José Carlos Vidrio es un niño de no más de diez años que vive en este asentamiento, donde las casas son de madera y lámina, ubicado a un costado del Estero del Infiernillo.
"¿Y los reyes, mamá?, ¿no van a venir?", preguntaba el niño a su madre, "tienen que venir, yo sé que sí".
Y por fin, no en camellos ni elefantes pero sí en camionetas cargadas de juguetes, los reyes magos hicieron su presencia.
La Colonia Manuel J. Clouthier fue la penúltima en ver a los Reyes Magos, pero desde las primeras horas del alba recorrieron colonias como la Flores Magón, Demetrio Valle, La Sirena, Universo y otras clasificadas como marginadas.
Balones, muñecos, peluches, carritos, bicicletas... todo lo donado por los lectores de Noroeste durante un largo mes, fue entregado a manos de infantes que esperaban este día para recibir un juguete.
En colonias de tierra, donde no se conoce el pavimento, los niños correteaban descalzos la caravana de los Reyes Magos cuando aparecían en su colonia, sin importar correr sobre piedras o lodo. Todo por conseguir un buen juguete.
Otros más diestros corrían mientras gritaban "¡Un juguete, pásenme un juguete!", cuando apenas se llegaba a una colonia.

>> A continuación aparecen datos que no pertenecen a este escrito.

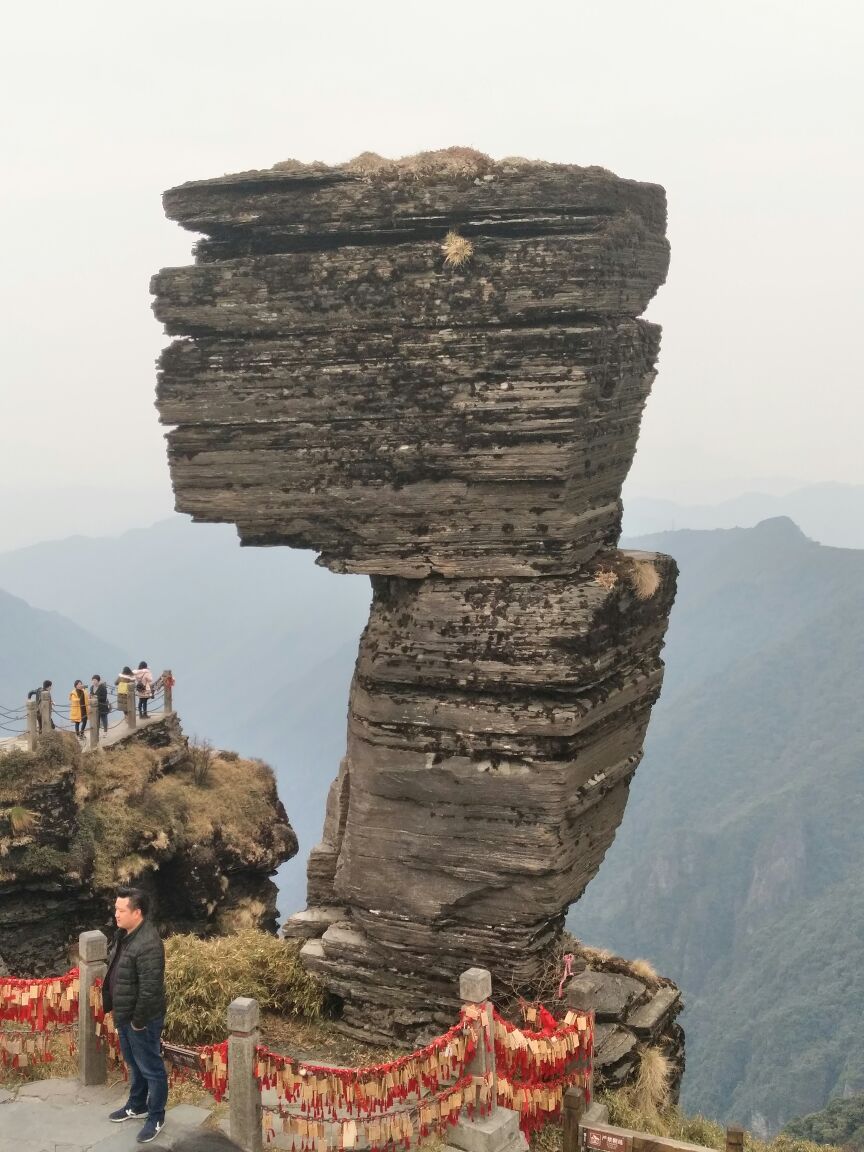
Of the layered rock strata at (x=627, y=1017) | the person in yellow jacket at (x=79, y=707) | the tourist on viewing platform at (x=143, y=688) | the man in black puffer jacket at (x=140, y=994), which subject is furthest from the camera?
the tourist on viewing platform at (x=143, y=688)

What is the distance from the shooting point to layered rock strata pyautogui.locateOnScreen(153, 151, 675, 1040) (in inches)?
549

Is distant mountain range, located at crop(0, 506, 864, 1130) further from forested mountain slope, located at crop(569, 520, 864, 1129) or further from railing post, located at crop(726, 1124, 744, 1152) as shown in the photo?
railing post, located at crop(726, 1124, 744, 1152)

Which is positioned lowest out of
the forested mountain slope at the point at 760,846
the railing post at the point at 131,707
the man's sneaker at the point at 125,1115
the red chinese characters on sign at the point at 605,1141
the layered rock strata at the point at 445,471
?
the forested mountain slope at the point at 760,846

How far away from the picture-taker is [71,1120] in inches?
468

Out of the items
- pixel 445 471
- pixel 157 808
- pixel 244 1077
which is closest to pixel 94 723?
pixel 157 808

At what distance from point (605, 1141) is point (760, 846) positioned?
97.7 metres

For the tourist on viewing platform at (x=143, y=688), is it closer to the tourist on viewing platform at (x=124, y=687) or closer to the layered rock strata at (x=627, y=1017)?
the tourist on viewing platform at (x=124, y=687)

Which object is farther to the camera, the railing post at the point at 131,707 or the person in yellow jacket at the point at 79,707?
the railing post at the point at 131,707

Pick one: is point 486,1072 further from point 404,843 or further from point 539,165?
point 539,165

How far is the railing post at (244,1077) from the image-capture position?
1123 centimetres

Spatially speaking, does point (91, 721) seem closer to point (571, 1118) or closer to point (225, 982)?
point (225, 982)

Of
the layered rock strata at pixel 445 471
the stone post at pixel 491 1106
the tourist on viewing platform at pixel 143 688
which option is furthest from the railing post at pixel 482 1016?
the tourist on viewing platform at pixel 143 688

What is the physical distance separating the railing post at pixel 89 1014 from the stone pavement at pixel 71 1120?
17 centimetres

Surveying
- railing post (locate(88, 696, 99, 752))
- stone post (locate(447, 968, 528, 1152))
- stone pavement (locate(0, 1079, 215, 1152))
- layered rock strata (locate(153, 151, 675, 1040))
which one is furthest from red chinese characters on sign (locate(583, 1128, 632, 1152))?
railing post (locate(88, 696, 99, 752))
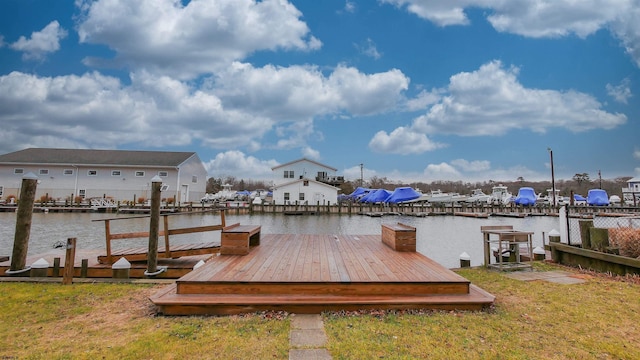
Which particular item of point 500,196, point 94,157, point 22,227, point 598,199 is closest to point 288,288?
point 22,227

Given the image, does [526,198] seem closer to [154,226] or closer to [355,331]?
[154,226]

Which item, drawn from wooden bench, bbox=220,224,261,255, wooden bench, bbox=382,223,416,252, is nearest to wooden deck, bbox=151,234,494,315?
wooden bench, bbox=220,224,261,255

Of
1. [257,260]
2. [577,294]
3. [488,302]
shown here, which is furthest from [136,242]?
[577,294]

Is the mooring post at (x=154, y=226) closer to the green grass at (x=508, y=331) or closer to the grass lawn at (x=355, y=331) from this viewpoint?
the grass lawn at (x=355, y=331)

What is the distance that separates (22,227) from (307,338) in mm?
6689

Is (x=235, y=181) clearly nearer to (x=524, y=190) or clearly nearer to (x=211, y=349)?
(x=524, y=190)

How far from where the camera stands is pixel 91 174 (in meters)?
37.6

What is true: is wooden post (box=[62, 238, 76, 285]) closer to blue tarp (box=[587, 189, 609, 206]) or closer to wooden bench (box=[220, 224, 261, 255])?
wooden bench (box=[220, 224, 261, 255])

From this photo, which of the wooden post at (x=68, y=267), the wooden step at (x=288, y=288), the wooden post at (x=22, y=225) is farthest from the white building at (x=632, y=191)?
the wooden post at (x=22, y=225)

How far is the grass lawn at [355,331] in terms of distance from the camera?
3.20 m

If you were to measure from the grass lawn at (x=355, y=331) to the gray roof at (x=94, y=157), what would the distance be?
35467 mm

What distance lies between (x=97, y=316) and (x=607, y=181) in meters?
86.1

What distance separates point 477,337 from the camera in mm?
3504

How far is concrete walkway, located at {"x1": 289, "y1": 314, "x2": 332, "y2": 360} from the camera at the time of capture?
10.2 feet
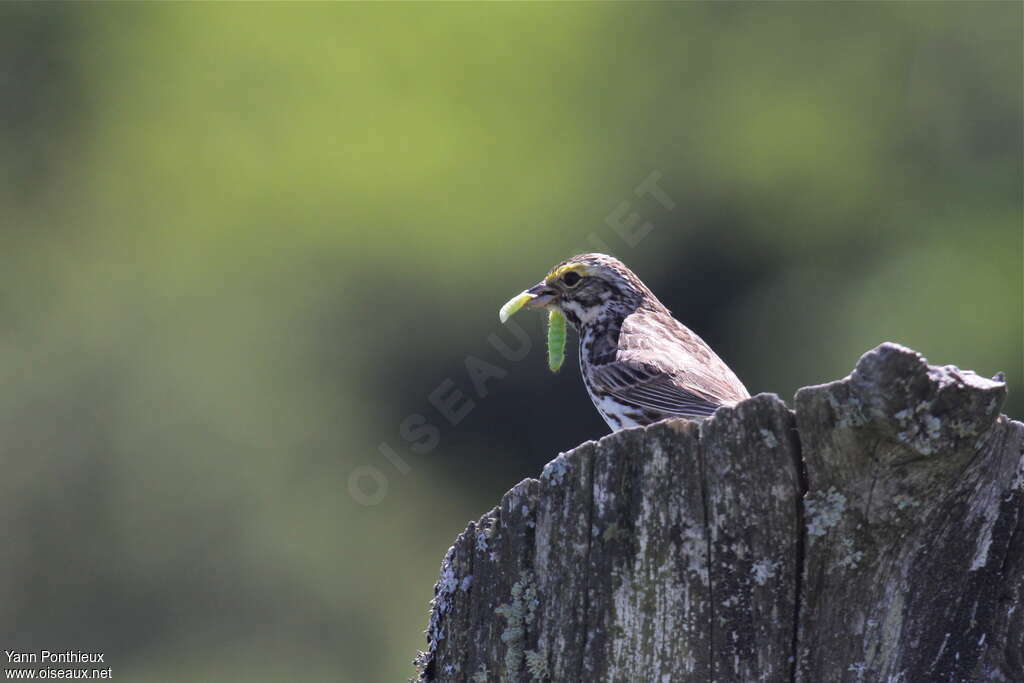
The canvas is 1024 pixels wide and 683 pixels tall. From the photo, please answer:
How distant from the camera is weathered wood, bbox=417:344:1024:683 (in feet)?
14.5

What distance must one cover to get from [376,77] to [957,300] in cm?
1083

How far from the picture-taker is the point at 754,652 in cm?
448

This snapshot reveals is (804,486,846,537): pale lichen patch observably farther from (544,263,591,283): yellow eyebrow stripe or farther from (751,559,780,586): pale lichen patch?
(544,263,591,283): yellow eyebrow stripe

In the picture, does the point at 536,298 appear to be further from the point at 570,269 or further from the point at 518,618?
the point at 518,618

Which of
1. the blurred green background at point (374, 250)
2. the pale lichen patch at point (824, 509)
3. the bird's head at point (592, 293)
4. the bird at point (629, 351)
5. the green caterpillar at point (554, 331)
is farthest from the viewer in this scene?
the blurred green background at point (374, 250)

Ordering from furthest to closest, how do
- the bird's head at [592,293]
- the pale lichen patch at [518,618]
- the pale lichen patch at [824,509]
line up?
1. the bird's head at [592,293]
2. the pale lichen patch at [518,618]
3. the pale lichen patch at [824,509]

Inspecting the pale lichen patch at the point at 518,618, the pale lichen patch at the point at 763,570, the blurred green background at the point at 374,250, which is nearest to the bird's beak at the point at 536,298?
the pale lichen patch at the point at 518,618

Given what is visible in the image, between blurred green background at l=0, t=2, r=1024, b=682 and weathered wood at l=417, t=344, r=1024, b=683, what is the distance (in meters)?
14.0

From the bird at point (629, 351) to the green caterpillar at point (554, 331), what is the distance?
Result: 2 centimetres

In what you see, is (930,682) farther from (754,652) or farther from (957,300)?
(957,300)

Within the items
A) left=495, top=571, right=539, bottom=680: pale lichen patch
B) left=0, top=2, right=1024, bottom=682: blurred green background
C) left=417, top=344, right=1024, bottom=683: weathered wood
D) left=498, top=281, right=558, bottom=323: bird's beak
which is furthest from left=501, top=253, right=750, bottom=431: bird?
left=0, top=2, right=1024, bottom=682: blurred green background

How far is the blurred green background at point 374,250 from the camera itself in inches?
776

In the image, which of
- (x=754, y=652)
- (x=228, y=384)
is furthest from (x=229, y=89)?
(x=754, y=652)

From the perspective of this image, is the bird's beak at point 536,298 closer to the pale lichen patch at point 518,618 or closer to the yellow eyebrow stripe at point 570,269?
the yellow eyebrow stripe at point 570,269
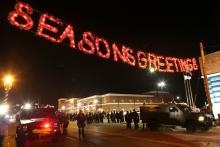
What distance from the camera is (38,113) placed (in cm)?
1492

Algunos niños más grandes optaban por cargar en brazos a los niños más pequeños para hacer menos tiempo y llegar temprano a la repartición de regalos, y que los Reyes Magos no se olvidaran de ellos, como pasó con Santo Clos en Navidad.
Esas escenas se vivieron más fuertes en colonias como la Felicidad y Jardines del Valle, donde se entregaron decenas y decenas de juguetes, y donde al final quedaron decenas y decenas de sonrisas.

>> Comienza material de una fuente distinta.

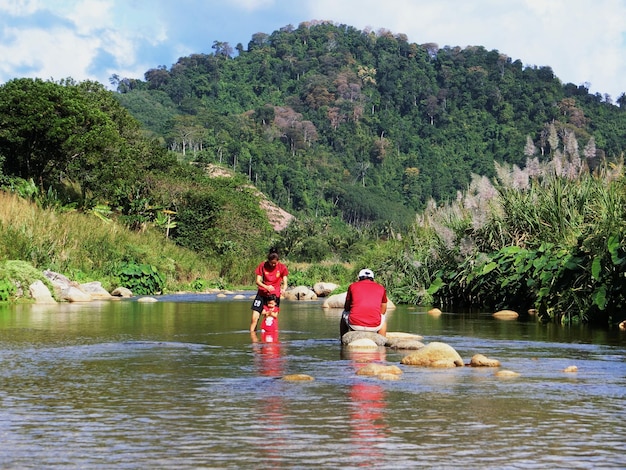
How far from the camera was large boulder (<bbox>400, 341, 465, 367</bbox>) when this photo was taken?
1079 cm

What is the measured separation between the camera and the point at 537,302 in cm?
1912

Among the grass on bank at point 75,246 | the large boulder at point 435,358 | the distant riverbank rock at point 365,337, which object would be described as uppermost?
the grass on bank at point 75,246

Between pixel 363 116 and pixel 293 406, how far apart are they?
15916cm

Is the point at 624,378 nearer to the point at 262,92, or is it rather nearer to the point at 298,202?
the point at 298,202

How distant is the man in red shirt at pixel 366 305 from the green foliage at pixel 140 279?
21.1 metres

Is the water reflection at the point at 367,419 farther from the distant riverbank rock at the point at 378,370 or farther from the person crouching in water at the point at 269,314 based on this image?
the person crouching in water at the point at 269,314

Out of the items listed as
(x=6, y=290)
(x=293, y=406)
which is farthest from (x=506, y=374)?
(x=6, y=290)

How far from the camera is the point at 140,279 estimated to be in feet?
113

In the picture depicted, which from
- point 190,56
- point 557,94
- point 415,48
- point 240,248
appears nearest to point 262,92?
point 190,56

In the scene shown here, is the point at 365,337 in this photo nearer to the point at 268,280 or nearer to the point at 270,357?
the point at 270,357

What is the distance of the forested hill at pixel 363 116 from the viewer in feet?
425

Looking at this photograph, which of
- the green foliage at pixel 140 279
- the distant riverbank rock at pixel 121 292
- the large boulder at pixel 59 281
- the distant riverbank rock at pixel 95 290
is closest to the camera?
the large boulder at pixel 59 281

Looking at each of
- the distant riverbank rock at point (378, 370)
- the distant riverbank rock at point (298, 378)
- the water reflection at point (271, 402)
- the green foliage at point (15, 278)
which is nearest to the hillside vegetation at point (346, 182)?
the green foliage at point (15, 278)

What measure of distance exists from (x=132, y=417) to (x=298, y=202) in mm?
118653
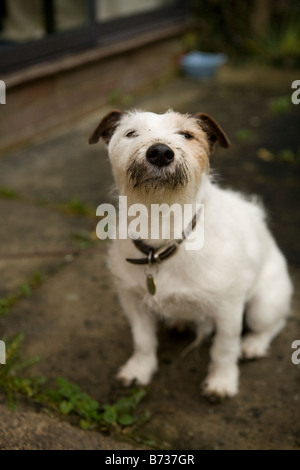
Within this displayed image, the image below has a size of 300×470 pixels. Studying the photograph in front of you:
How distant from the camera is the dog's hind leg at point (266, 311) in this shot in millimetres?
2926

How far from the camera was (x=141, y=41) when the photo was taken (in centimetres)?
780

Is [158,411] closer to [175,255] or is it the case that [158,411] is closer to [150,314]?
[150,314]

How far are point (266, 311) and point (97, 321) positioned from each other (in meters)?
1.16

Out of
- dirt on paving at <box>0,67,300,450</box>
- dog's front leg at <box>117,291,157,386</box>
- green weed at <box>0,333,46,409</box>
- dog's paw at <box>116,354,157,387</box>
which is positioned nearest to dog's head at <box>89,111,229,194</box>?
dirt on paving at <box>0,67,300,450</box>

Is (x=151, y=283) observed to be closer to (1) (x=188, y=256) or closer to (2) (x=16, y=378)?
(1) (x=188, y=256)

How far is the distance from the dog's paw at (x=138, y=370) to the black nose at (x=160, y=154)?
4.31 feet

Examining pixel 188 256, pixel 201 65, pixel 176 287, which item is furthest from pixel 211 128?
pixel 201 65

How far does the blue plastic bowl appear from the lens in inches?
331

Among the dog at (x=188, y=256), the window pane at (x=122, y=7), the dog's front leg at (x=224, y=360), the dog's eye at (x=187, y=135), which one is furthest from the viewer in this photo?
the window pane at (x=122, y=7)

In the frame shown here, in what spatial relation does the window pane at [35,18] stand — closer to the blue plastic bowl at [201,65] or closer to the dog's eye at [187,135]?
the blue plastic bowl at [201,65]

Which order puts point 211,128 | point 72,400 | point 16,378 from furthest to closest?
point 16,378, point 72,400, point 211,128

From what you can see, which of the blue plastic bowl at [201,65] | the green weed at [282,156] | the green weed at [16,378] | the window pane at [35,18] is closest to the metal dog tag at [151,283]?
the green weed at [16,378]

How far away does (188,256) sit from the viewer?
7.92 ft

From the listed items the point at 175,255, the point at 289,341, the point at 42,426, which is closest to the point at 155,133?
the point at 175,255
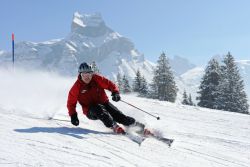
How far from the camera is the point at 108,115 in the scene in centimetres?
827

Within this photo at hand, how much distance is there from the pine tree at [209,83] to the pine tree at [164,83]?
4.87 metres

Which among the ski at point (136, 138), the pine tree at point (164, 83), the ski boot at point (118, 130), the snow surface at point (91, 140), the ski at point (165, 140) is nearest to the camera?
the snow surface at point (91, 140)

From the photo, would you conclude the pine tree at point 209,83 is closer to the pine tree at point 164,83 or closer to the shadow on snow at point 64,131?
the pine tree at point 164,83

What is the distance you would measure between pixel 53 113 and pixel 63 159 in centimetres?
431

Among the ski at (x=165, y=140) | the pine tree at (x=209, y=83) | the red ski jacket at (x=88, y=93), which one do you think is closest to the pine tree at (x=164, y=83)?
the pine tree at (x=209, y=83)

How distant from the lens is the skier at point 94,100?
27.1 feet

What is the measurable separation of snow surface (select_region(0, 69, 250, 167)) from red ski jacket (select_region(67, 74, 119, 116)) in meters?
0.57

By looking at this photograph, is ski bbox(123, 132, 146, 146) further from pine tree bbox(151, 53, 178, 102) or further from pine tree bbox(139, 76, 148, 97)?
pine tree bbox(139, 76, 148, 97)

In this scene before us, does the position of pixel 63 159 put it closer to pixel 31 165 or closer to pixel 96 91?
pixel 31 165

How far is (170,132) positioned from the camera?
31.9ft

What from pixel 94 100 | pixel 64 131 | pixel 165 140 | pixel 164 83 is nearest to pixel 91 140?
pixel 64 131

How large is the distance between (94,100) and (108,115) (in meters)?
0.61

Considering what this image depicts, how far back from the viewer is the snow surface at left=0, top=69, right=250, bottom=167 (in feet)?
19.1

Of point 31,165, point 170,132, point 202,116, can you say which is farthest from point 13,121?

Lauro y Leonardo son dos niños que no pasan de los seis años, viven en la colonia Jardines del Valle y llegaron solos y de la mano a pedir regalos.
En la Colonia La Sirena un niño había pedido regalos a los Reyes Magos, pero por la pobreza en la que viven pensaron seguramente Melchor, Gaspar y Baltazar no pisarían esas tierras.
Fue a las diez de la mañana cuando llegaron a entregarle un balón de futbol y unos muñecos que antes habían sido casi inalcanzables.
"Muchas gracias, ya me habían comprado los taquetes y ahora ya tengo un balón con qué jugar, muchas gracias", alcanzó a expresar el menor antes de ponerse a patear su balón nuevo.
Dentro de la Colonia Genaro Estrada se formaron dos largas hileras de padres que llevaron a sus hijos, de niños que llegaban solos, de ancianos en busca de un juguete para sus nietos, el juguete que por la pobreza no les pudieron comprar en Navidad.
"Muchas gracias por estos momentos, yo no le pude comprar nada a mi hijo y ahora ya va a tener con qué jugar, él estaba muy triste porque los otros niños tenían juguetes y él no", comentó Enrique Castro Peña, padre de familia que hacía fila.